Retour sur des journées mouvementées
D’abord en avril 2017, les jeunes de la commune urbaine de Boké ont battu le pavé pour réclamer l’eau, l’électricité et l’emploi. Toute la ville fut paralysée pendant une semaine et les activités aux arrêts. Deux (2) morts et plusieurs blessés par balles ainsi que des dégâts matériels dont des bâtiments publics ont été vandalisés. Les engagements pris lors de cette manifestation par les autorités pour remplir les points de revendication des populations n’ont pas été respectés. C’est ce qui a conduit à la deuxième manifestation au mois de septembre dans la commune urbaine de Boké, puis Kamsar, Kolaboui et Sangaredi les mois suivants. Tous ces mouvements ont été émaillés de violences sans précédent avec des cas de morts, de blessés et de dégâts matériels considérables. Malgré des violents mouvements de revendication des populations les autorités tardent toujours à tenir promesse. Aucun des 12 points de revendication liés à l’exploitation minière n’a été totalement rempli et la jeunesse reste toujours sur sa faim.
Sur la mise en œuvre des points de revendication de la jeunesse de Boké, Bassékou Dramé, activiste de la société civile locale affirme que rien n’est perceptible sur le terrain. « Les groupes électrogènes qui ont été envoyés à Boké, Kolaboui ou Kamsar ne pourront pas continuer parce que la charge est lourde. Les quartiers périphériques de Kamsar ou de Boké n’ont toujours pas le courant et le problème d’eau se pose avec acuité. La question de l’emploi n’a pas de suite favorable», avance le jeune qui s’interroge sur quand est-ce que la situation va dégénérer, parce que selon lui les autorités sont incapables de gérer la situation.
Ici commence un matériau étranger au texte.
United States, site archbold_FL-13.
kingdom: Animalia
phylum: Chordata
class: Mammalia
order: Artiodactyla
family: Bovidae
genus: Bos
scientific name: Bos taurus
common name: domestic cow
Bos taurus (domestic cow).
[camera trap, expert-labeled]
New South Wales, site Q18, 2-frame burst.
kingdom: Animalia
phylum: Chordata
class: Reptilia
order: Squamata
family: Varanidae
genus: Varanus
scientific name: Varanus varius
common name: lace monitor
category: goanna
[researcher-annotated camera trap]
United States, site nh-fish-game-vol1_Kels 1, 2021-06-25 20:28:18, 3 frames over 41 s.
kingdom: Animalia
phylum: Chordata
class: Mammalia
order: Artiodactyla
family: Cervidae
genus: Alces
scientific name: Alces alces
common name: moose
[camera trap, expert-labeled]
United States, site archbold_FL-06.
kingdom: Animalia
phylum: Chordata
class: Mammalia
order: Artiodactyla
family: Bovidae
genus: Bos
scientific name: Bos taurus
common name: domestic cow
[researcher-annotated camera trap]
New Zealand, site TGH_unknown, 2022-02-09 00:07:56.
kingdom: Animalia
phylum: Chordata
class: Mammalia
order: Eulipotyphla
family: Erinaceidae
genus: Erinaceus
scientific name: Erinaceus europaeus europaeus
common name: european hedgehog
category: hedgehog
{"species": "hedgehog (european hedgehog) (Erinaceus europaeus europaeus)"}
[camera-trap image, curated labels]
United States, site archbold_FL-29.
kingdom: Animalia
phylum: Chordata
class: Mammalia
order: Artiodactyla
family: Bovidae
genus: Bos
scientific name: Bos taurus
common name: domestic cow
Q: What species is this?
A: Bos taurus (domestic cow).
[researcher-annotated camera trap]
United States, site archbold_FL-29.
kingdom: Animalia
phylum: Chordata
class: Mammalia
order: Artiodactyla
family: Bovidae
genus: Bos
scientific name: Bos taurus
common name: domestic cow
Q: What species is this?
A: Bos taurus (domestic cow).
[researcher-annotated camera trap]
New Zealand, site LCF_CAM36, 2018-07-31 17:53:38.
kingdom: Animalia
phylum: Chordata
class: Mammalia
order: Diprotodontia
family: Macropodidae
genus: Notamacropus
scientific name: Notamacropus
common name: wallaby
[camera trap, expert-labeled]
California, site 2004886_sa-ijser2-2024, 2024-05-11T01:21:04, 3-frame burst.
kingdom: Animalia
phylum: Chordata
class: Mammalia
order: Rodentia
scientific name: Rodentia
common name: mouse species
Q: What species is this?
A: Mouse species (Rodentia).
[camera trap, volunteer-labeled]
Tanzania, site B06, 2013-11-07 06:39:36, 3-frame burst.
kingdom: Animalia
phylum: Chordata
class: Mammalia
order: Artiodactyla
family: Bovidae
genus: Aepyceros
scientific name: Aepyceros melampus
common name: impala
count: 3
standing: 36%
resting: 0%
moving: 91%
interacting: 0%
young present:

Mamadou Chaffaie Diallo, chargé des questions de développement du conseil préfectoral de développement (CPD) quant à lui estime que les points de revendications sont en train d’être mis en œuvre. « Ça évolue un peu, parce qu’on a de l’eau et du courant dans certains quartiers de Boké, Kolaboui, Kamsar et Sangarédi. Avec le CECI nous sommes en train de former des jeunes pour la création d’autres activités créatrices de revenus, parce que les sociétés minières ne peuvent pas employer tout le monde», note-t-il. Il dénonce ensuite le fait que selon lui, plus de 80% des employés des sociétés minières qui évoluent à Boké viennent d’ailleurs. Chose contraire ajoute-t-il au code minier qui demande aux entreprises d’employer la main d’œuvre locale qualifiée ou de la former et l’employer pour promouvoir la paix et le développement dans les localités.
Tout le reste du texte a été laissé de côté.